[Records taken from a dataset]

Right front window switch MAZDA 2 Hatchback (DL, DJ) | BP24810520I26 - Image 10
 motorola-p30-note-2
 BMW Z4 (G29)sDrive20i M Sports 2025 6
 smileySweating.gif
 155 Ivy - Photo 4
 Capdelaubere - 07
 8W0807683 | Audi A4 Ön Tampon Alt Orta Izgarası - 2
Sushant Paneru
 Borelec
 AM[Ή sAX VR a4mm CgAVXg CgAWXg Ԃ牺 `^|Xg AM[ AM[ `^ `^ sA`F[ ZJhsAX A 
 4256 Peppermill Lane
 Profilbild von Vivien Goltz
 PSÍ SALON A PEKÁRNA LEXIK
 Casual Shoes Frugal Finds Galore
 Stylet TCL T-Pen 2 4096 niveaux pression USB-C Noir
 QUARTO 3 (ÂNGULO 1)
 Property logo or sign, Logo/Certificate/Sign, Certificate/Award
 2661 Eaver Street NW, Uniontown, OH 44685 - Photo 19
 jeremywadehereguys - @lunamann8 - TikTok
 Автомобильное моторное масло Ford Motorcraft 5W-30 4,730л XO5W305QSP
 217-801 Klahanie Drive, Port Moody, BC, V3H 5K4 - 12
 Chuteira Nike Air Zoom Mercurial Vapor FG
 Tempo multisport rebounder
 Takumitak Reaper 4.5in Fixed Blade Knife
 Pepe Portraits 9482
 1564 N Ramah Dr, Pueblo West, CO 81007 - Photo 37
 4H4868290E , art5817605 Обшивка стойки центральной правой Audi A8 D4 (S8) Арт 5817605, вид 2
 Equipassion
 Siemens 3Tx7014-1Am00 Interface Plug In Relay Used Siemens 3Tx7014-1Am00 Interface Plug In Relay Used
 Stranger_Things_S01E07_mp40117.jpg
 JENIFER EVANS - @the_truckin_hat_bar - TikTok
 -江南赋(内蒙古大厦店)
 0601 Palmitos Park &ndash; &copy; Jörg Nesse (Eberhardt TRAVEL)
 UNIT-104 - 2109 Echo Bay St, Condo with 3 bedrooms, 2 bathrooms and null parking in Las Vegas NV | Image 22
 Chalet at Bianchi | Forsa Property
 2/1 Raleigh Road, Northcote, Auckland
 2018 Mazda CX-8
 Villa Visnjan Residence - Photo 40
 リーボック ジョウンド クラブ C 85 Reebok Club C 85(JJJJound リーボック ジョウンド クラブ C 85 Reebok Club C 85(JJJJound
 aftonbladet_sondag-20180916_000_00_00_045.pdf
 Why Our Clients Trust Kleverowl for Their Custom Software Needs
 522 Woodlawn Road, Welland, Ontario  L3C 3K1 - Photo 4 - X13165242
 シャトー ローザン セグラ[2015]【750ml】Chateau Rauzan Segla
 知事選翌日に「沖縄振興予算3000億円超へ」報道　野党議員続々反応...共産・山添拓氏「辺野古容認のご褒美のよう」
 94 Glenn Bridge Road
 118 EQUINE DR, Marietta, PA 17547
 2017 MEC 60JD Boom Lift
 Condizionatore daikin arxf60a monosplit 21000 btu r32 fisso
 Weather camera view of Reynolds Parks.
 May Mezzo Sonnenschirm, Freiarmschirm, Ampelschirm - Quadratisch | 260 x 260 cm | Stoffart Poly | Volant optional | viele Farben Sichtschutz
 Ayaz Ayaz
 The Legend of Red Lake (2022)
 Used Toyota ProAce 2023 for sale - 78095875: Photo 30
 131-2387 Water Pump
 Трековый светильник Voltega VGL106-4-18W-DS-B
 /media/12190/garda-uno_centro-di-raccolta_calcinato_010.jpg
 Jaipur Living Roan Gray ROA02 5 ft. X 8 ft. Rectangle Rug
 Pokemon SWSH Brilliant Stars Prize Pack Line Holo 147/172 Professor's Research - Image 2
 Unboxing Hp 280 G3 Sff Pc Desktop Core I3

(The problem): Write out every line of the listing above precisely as it appears, from the first line to the last.

(Response for this exercise):
Right front window switch MAZDA 2 Hatchback (DL, DJ) | BP24810520I26 - Image 10
 motorola-p30-note-2
 BMW Z4 (G29)sDrive20i M Sports 2025 6
 smileySweating.gif
 155 Ivy - Photo 4
 Capdelaubere - 07
 8W0807683 | Audi A4 Ön Tampon Alt Orta Izgarası - 2
Sushant Paneru
 Borelec
 AM[Ή sAX VR a4mm CgAVXg CgAWXg Ԃ牺 `^|Xg AM[ AM[ `^ `^ sA`F[ ZJhsAX A 
 4256 Peppermill Lane
 Profilbild von Vivien Goltz
 PSÍ SALON A PEKÁRNA LEXIK
 Casual Shoes Frugal Finds Galore
 Stylet TCL T-Pen 2 4096 niveaux pression USB-C Noir
 QUARTO 3 (ÂNGULO 1)
 Property logo or sign, Logo/Certificate/Sign, Certificate/Award
 2661 Eaver Street NW, Uniontown, OH 44685 - Photo 19
 jeremywadehereguys - @lunamann8 - TikTok
 Автомобильное моторное масло Ford Motorcraft 5W-30 4,730л XO5W305QSP
 217-801 Klahanie Drive, Port Moody, BC, V3H 5K4 - 12
 Chuteira Nike Air Zoom Mercurial Vapor FG
 Tempo multisport rebounder
 Takumitak Reaper 4.5in Fixed Blade Knife
 Pepe Portraits 9482
 1564 N Ramah Dr, Pueblo West, CO 81007 - Photo 37
 4H4868290E , art5817605 Обшивка стойки центральной правой Audi A8 D4 (S8) Арт 5817605, вид 2
 Equipassion
 Siemens 3Tx7014-1Am00 Interface Plug In Relay Used Siemens 3Tx7014-1Am00 Interface Plug In Relay Used
 Stranger_Things_S01E07_mp40117.jpg
 JENIFER EVANS - @the_truckin_hat_bar - TikTok
 -江南赋(内蒙古大厦店)
 0601 Palmitos Park &ndash; &copy; Jörg Nesse (Eberhardt TRAVEL)
 UNIT-104 - 2109 Echo Bay St, Condo with 3 bedrooms, 2 bathrooms and null parking in Las Vegas NV | Image 22
 Chalet at Bianchi | Forsa Property
 2/1 Raleigh Road, Northcote, Auckland
 2018 Mazda CX-8
 Villa Visnjan Residence - Photo 40
 リーボック ジョウンド クラブ C 85 Reebok Club C 85(JJJJound リーボック ジョウンド クラブ C 85 Reebok Club C 85(JJJJound
 aftonbladet_sondag-20180916_000_00_00_045.pdf
 Why Our Clients Trust Kleverowl for Their Custom Software Needs
 522 Woodlawn Road, Welland, Ontario  L3C 3K1 - Photo 4 - X13165242
 シャトー ローザン セグラ[2015]【750ml】Chateau Rauzan Segla
 知事選翌日に「沖縄振興予算3000億円超へ」報道　野党議員続々反応...共産・山添拓氏「辺野古容認のご褒美のよう」
 94 Glenn Bridge Road
 118 EQUINE DR, Marietta, PA 17547
 2017 MEC 60JD Boom Lift
 Condizionatore daikin arxf60a monosplit 21000 btu r32 fisso
 Weather camera view of Reynolds Parks.
 May Mezzo Sonnenschirm, Freiarmschirm, Ampelschirm - Quadratisch | 260 x 260 cm | Stoffart Poly | Volant optional | viele Farben Sichtschutz
 Ayaz Ayaz
 The Legend of Red Lake (2022)
 Used Toyota ProAce 2023 for sale - 78095875: Photo 30
 131-2387 Water Pump
 Трековый светильник Voltega VGL106-4-18W-DS-B
 /media/12190/garda-uno_centro-di-raccolta_calcinato_010.jpg
 Jaipur Living Roan Gray ROA02 5 ft. X 8 ft. Rectangle Rug
 Pokemon SWSH Brilliant Stars Prize Pack Line Holo 147/172 Professor's Research - Image 2
 Unboxing Hp 280 G3 Sff Pc Desktop Core I3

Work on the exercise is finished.